Bien que la solution retenue au regard de l’activité de courtage, bien distincte de celle de mandat, se justifie déontologiquement, la motivation de la décision d’appel, in fine confirmée par la Cour de cassation, nous paraît pour le moins alambiquée (A), pour ne pas dire erronée sur le terrain de la rémunération de l’avocat (B).

A- Une motivation périlleuse aux fins de censurer l’activité d’intermédiation de l’avocat mandataire sportif

Contre toute attente, dans son arrêt du 14 octobre 2021, la Cour d’appel de Paris soutient que :

« […] la mise en relation des joueurs et des clubs constitue une mission principale, indispensable et préalable à la conclusion des contrats, qui ne peut pas être considérée comme une activité accessoire à la négociation et à la conclusion des contrats, lesquels interviennent nécessairement après le recrutement des joueurs. 

Ainsi l’avocat, en sa qualité de mandataire, ne peut exercer l’activité de mise en rapport des joueurs et des clubs, qui est une activité commerciale principale, ni donc intervenir, dans la phase d’élaboration des contrats, avant que les sportifs et les clubs aient été préalablement mis en relation par un agent sportif. »

En cela, la Cour d’appel fait inopinément usage d’un critère chronologique, somme toute inédit, afin de définir l’activité commerciale accessoire, laquelle devrait nécessairement être postérieure à l’activité juridique principale de l’avocat.

Or, s’il est vrai « que l’activité commerciale exercée par un avocat ne peut qu’être une activité accessoire à son activité principale de conseil, d’assistance et de représentation », rien n’interdit juridiquement que cette activité commerciale accessoire soit antérieure à l’activité juridique principale.

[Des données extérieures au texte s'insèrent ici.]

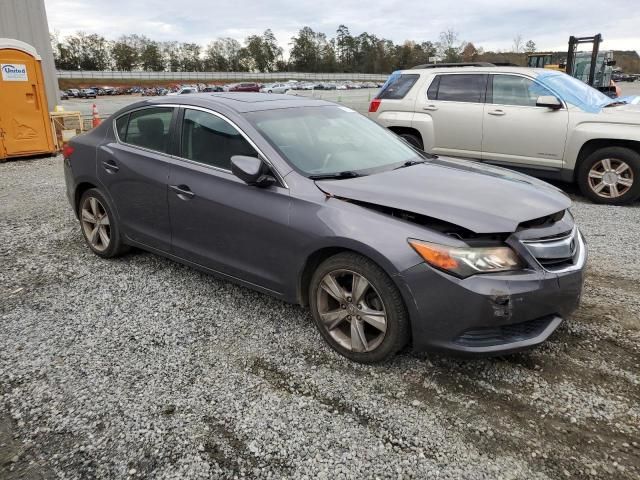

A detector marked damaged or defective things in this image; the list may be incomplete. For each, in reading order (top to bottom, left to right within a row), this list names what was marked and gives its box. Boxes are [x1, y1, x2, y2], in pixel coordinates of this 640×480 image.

dented hood [316, 157, 568, 233]
damaged front bumper [400, 227, 584, 354]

B- Une motivation erronée aux fins de censurer la rémunération de l’avocat mandataire sportif directement par le club

De même, s’agissant de la rémunération de l’avocat mandataire sportif, les magistrats opèrent une lecture littérale de l’article 10 de la loi de 1971 modifiée par celle de 2011 précité, alors que le texte ordinal n’envisageait le paiement de l’avocat par le club sportif cocontractant de son client qu’en vertu d’un mandat donné par le joueur à cette fin, conformément aux dispositions de l’article 1984 du Code civil.

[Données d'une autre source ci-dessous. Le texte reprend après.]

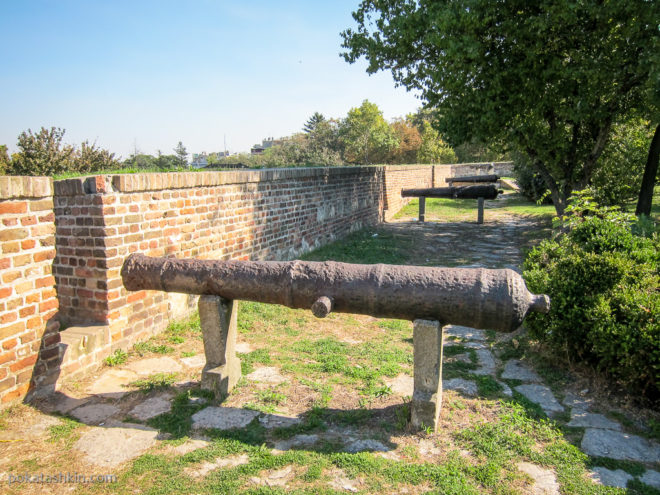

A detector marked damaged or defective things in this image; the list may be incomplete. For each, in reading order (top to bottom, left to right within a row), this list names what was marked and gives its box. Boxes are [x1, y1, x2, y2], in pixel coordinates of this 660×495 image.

rusty cannon barrel [402, 185, 500, 201]
rusty cannon barrel [121, 254, 548, 332]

Par suite, dans la mesure où l’alinéa 2 du texte ordinal se contente d’appliquer les dispositions de droit commun du mandat, le carton rouge déontologique ayant frappé cet alinéa ne nous paraît pas justifié, ce d’autant plus que l’article 11.3 du RIN autorise expressément l’avocat à percevoir des honoraires d’un mandataire de son client.

En définitive, il apparaît superfétatoire de refaire le match dans la mesure où, sans mettre hors-jeu l’avocat mandataire sportif, la Haute juridiction ne fait finalement que cantonner chaque acteur à son poste – la mise en relation des joueurs et des clubs pour l’agent sportif vs la représentation des joueurs ou des clubs pour l’avocat mandataire sportif –, dont la vocation à faire équipe, en complémentarité l’un de l’autre, doit in fine permettre de moraliser le milieu sportif.


[1] MARMAYOU (J.-M.), « L’avocat peut-il être agent sportif ? », Recueil Dalloz, 2007, p.746.

[2] CA Paris, 14 octobre 2021, n°20/11621.

[3] V. Compte rendu intégral de la séance du 8 décembre 2010, Sénat, 1re lecture : « L’exercice de cette activité par les avocats suppose qu’elle se fasse en qualité de mandataire et non comme agent sportif. En effet, le statut d’agent sportif, notamment l’obligation d’avoir une licence et d’être soumis à la discipline des fédérations sportives, est contraire aux principes essentiels de la profession d’avocat. »

[4] Réponse ministérielle publiée au JO le 1er février 2011, p.1025.

[5] Cass. civ. 1re, 15 mars 2005, n°03-17.835.

[6] Cass. civ. 2e, 8 mars 2012, n°11-13.782.